Task statement: Arrange the data as a Markdown table with the columns Row and Entry, giving each line a row number and omitting blank lines and pictures. Begin at the start of the data and stop after the line that contains "426 centimetres".

-- START Data lines --

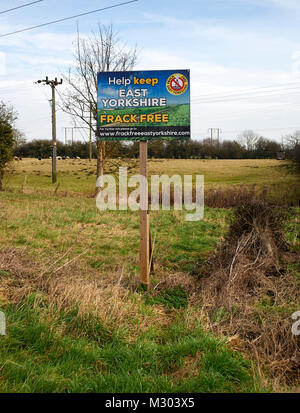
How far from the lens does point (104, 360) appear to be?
426 centimetres

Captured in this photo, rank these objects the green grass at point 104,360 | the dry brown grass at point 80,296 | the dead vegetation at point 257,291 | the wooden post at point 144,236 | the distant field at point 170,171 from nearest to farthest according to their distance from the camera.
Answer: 1. the green grass at point 104,360
2. the dead vegetation at point 257,291
3. the dry brown grass at point 80,296
4. the wooden post at point 144,236
5. the distant field at point 170,171

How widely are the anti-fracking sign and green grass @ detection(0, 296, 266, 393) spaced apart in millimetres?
3493

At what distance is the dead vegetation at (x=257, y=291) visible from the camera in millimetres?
4734

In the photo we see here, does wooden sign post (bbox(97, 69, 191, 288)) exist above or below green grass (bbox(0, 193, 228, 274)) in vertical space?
above

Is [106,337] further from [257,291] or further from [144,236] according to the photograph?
[257,291]

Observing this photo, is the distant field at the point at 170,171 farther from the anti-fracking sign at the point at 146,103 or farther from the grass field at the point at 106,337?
the grass field at the point at 106,337

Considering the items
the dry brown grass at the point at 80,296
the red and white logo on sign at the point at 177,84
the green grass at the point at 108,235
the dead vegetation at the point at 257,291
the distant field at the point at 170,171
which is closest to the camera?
the dead vegetation at the point at 257,291

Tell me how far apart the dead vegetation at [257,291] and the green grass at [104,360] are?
0.45 metres

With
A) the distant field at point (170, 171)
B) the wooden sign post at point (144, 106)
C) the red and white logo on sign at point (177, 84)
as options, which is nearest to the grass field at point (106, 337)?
the wooden sign post at point (144, 106)

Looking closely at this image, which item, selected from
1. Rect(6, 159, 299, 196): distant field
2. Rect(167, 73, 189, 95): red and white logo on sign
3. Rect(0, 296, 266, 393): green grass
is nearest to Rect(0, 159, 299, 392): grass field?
Rect(0, 296, 266, 393): green grass

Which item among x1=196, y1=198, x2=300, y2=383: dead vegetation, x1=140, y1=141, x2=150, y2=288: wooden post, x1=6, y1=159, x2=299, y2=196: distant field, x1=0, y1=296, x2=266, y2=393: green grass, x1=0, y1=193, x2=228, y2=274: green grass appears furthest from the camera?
x1=6, y1=159, x2=299, y2=196: distant field

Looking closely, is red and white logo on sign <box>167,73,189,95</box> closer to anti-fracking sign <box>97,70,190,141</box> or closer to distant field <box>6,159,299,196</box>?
anti-fracking sign <box>97,70,190,141</box>

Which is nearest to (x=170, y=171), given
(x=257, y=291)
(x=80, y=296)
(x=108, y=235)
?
(x=108, y=235)

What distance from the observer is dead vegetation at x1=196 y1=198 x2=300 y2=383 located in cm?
473
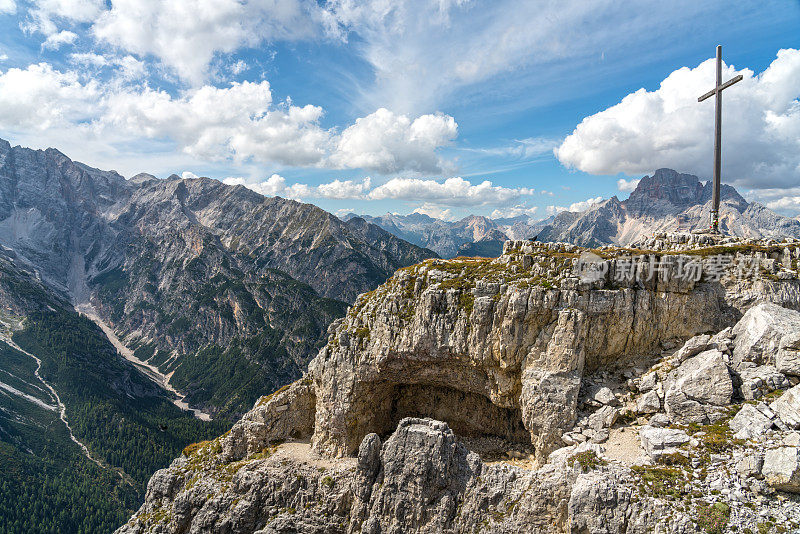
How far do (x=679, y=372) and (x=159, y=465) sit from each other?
185792 millimetres

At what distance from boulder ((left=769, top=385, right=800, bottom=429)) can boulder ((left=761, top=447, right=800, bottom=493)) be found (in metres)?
2.31

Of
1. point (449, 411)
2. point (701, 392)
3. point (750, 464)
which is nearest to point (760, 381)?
point (701, 392)

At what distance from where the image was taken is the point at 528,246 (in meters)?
41.6

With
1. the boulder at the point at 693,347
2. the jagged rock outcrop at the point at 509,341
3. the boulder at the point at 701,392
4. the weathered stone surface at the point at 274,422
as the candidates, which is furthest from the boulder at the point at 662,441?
the weathered stone surface at the point at 274,422

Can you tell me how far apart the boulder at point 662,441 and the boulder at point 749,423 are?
2.94m

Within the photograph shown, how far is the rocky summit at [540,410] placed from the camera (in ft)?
78.2

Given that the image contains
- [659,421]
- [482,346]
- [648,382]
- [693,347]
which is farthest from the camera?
[482,346]

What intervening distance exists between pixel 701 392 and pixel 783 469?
6704mm

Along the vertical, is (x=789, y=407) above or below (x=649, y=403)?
above

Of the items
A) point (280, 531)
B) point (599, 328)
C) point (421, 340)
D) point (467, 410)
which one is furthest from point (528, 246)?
point (280, 531)

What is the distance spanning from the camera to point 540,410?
107ft

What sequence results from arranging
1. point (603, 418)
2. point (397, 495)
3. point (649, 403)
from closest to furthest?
1. point (649, 403)
2. point (603, 418)
3. point (397, 495)

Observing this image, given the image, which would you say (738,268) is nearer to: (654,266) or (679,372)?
(654,266)

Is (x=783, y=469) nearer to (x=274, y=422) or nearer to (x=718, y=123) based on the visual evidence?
(x=718, y=123)
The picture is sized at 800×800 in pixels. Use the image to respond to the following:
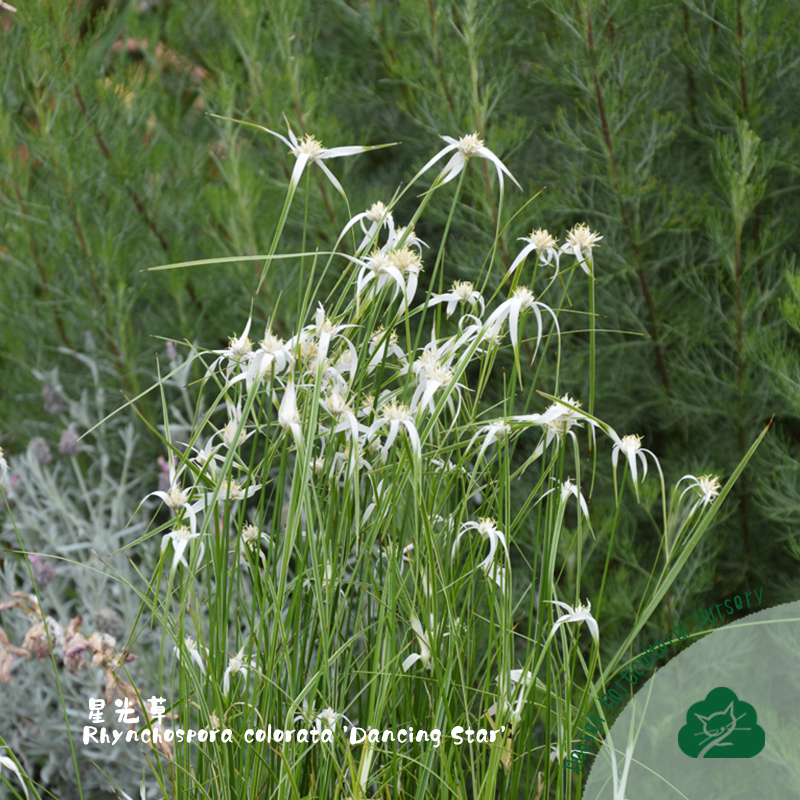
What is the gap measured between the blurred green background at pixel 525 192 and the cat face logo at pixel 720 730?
407 mm

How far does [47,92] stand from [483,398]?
3.72 feet

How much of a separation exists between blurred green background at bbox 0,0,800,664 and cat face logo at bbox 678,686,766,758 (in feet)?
1.33

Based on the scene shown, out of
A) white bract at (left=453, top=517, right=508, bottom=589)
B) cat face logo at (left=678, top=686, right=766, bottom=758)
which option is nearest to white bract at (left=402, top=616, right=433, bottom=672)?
white bract at (left=453, top=517, right=508, bottom=589)

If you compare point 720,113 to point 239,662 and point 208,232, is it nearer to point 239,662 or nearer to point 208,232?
point 208,232

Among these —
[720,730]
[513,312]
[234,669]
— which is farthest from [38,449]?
[720,730]

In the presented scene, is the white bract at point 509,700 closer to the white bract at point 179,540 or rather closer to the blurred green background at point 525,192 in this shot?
the white bract at point 179,540

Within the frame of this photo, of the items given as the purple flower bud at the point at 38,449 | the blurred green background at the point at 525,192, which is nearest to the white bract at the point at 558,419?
the blurred green background at the point at 525,192

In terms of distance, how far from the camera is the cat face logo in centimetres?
83

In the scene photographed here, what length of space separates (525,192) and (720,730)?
3.66ft

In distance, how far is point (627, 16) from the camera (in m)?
1.47

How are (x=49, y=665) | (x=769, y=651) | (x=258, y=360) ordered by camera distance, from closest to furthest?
(x=258, y=360) → (x=769, y=651) → (x=49, y=665)

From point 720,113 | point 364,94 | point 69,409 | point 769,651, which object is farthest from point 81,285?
point 769,651

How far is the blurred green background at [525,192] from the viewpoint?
4.49ft

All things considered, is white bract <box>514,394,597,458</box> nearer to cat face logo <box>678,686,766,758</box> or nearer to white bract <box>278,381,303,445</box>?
white bract <box>278,381,303,445</box>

-- END Data lines --

Response for this exercise:
| Row | Entry |
|---|---|
| 1 | How far from the lens does point (104, 360) appear to be? |
| 2 | 426 centimetres |